Perempuan itu menyambut Jun dengan senyuman.

“Apakah…….Mao bekerja disini?”

Perempuan itu mengerutkan keningnya menatap laki-laki di depannya. Sejenak kemudian perempuan itu menggeleng.
“Tidak. Tidak ada yang bernama Mao disini. Hanya ada….”

Belum sempat perempuan itu menyelesaikan kalimatnya sontak ia dikejutkan oleh teriakan laki-laki di depannya itu.

“Mao!”
Jun menatap gadis yang sedang membawa keranjang berjalan mendekat dari jalanan di kejauhan. Mao yang melihat siapa yang memanggilnya pun terkejut sehingga menjatuhkan keranjang yang dibawanya.

Jun segera berlari kearah Mao. Melihat Jun berlari menghampirinya, gadis itu pun berlari sekuat yang ia bisa menjauh dari tempat itu.

Petugas kasir yang tadi ditanyai oleh Jun termangu menatap mereka. Mao sudah mengatakan padanya untuk tidak memberitahu siapapun yang menanyakan dirinya, namun sayang, kali ini Jun sudah melihatnya terlebih dahulu.

“Mao!!!”

Tanpa menengok ke belakang sedikitpun Mao terus memacu langkahnya secepat yang ia bisa. Ia tak peduli kemana arah yang ia tuju. Ia hanya terus berlari dan berlari tak peduli dadanya yang semakin sesak karena nafas yang memburu.

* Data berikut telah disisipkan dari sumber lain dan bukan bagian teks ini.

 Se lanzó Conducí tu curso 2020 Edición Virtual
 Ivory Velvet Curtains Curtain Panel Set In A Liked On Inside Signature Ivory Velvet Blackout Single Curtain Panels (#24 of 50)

Mao hampir saja terjatuh karena Jun berhasil menangkap lengannya dan menariknya berhenti dengan paksa secara tiba-tiba.

“Mao!”
Mao meronta dari genggaman tangan Jun.

“Mao! Kenapa kau lari? Ini aku jun…”

“Lepas….lepas!!!”
Mao meronta sekuat tenaga. Tapi tak mudah melepaskan diri dari cengkeraman kuat tangan Jun. Mao terus meronta tanpa sedikitpun berani menatap laki-laki itu.

“Lepas…..lepas….”
Rontaan Mao semakin melemah karena ia mulai tak bisa menahan sesak di dadanya karena nafas yang memburu sekaligus isakan yang sudah tak terbendung lagi. Jun memegangi kedua lengan Mao dan menghadapkan gadis itu padanya.

“Kenapa kau lari? Apa yang terjadi?”
Jun menatap lekat-lekat wajah gadis di depannya yang sudah basah karena air mata. Mao tak lagi meronta. Ia hanya pasrah sambil terus terisak di hadapan Jun. Jun menatap gadis itu bingung. Ia pun menarik gadis itu ke pelukannya dan memeluk erat Mao yang terus terisak. Ia biarkan tubuh gadis itu berguncang di pelukannya karena isakan yang cukup keras.

“Apa yang terjadi? Kenapa kau menangis? Kenapa kau lari?”
Semakin erat Jun memeluk tubuh dingin gadis itu. Mao tak menjawab. Hanya terdengar suara bising kendaraan yang lalu lalang di jalanan samping mereka.

-----------------

Jun berdiri menatap dinding di depannya dengan sorot amarah yang tampak begitu meluap. Ia menarik tangannya yang memerah dari dinding itu. Tersisa jejak-jejak merah karena darah di dinding putih itu karena punggung tangan Jun yang berkali-kali menghantamnya meluapkan marah. Di sampingnya, Mao duduk terisak dengan kedua telapak tangan menutup wajahnya.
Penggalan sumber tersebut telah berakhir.